Histological diagnosis of glioblastoma (GBM) was determined by the presence of necrosis or microvascular proliferation (histGBM). The 2021 WHO classification now considers IDH-wildtype diffuse astrocytic tumors without the histological features of glioblastoma (that would have otherwise been classified as grade 2 or 3) as molecular GBM (molGBM, WHO grade 4) if they harbor any of the following molecular abnormalities: TERT promoter mutation, EGFR amplification, or chromosomal + 7/− 10 copy changes. The objective of this study was to explore and compare the survival outcomes between histGBM and molGBM.

Methods

Medical records for patients diagnosed with GBM at the three tertiary care academic centers of our institution from November 2017 to October 2021. Only patients who underwent adjuvant chemoradiation were included. Patients without molecular feature testing or with an IDH mutation were excluded. Univariable and multivariable analyses were performed to evaluate progression-free (PFS) and overall- survival (OS).

Results

708 consecutive patients were included; 643 with histGBM and 65 with molGBM. Median PFS was 8 months (histGBM) and 13 months (molGBM) (p = 0.0237) and median OS was 21 months (histGBM) versus 26 months (molGBM) (p = 0.435).

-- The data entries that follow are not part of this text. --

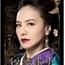 Perfil Chiyun-Rou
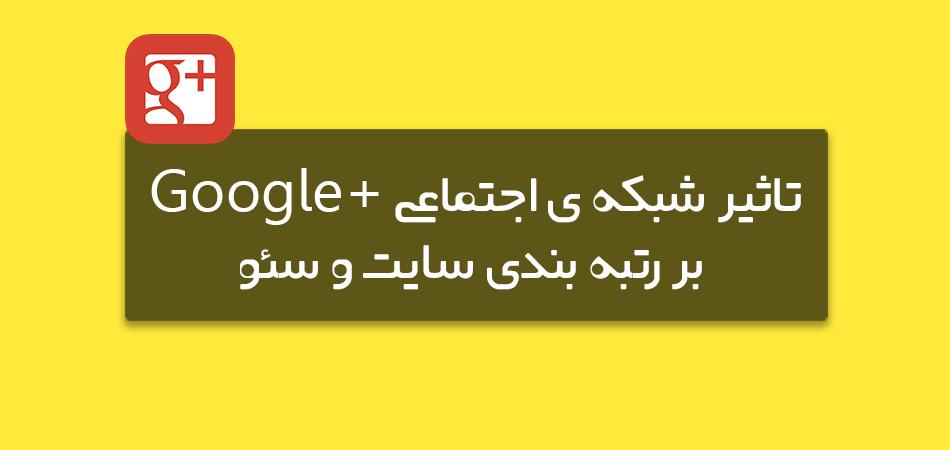 تاثیر شبکه ی اجتماعی +Google بر رتبه بندی سایت و سئو
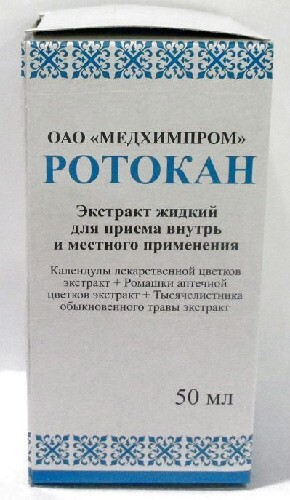 Купить РОТОКАН 50МЛ ЭКСТР Д/ВНУТР И МЕСТ ПРИМ ЖИД ФЛАК/МЕДХИМПРОМ/ цена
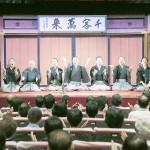 名古屋の寄席「大須演芸場」が営業を再開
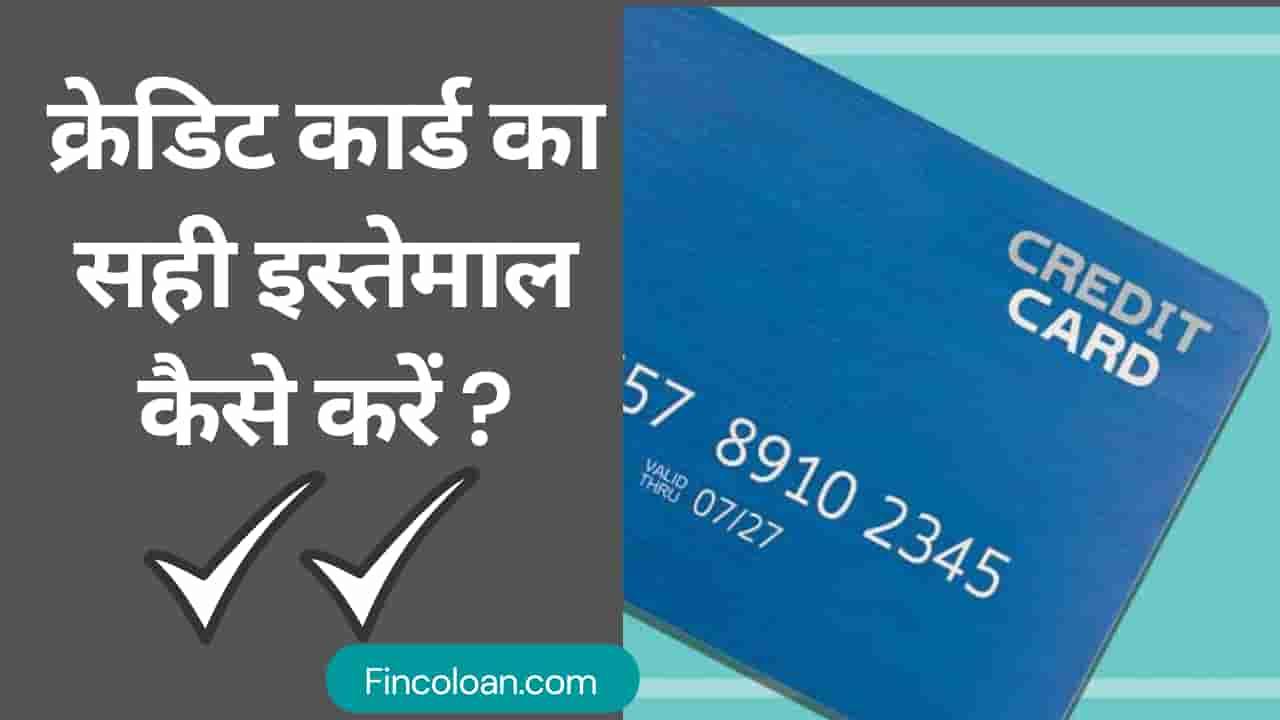 Read more about the article क्रेडिट कार्ड का सही उपयोग कैसे करें जिससे आपको ज्यादा फायदा मिल सकें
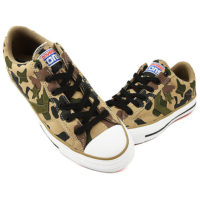 Converse starke Star Player 151303C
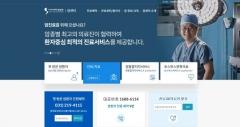 아주대병원 암센터, 암환자 위한 '암센터 홈페이지' 개편 오픈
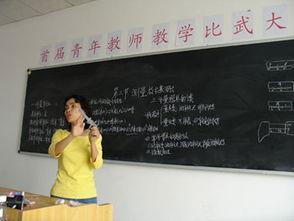 教师总体工资略高于公务员 7成绩效工资已兑现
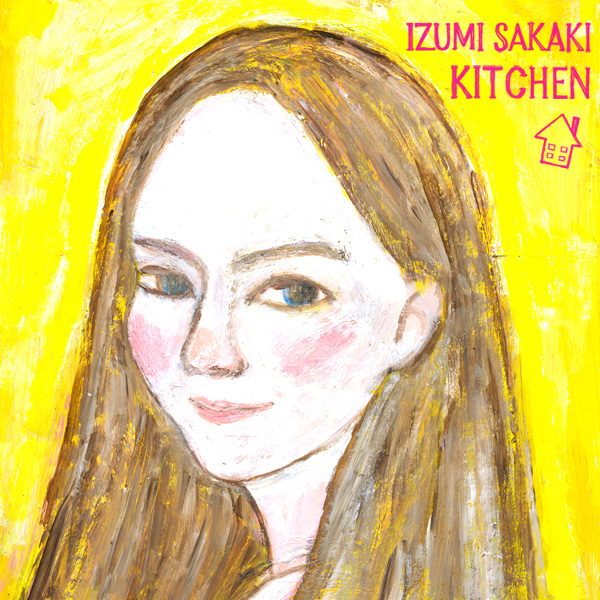 榊いずみ、新曲「キッチン」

Multivariable analysis on the molGBM sub-group showed a worse PFS if there was contrast enhancement on MRI (HR 6.224 [CI 95% 2.187–17.714], p < 0.001) and a superior PFS on patients with MGMT methylation (HR 0.026 [CI 95% 0.065–0.655], p = 0.007).

Conclusions

molGBM has a similar OS but significantly longer PFS when compared to histGBM. The presence of contrast enhancement and MGMT methylation seem to affect the clinical behavior of this subset of tumors.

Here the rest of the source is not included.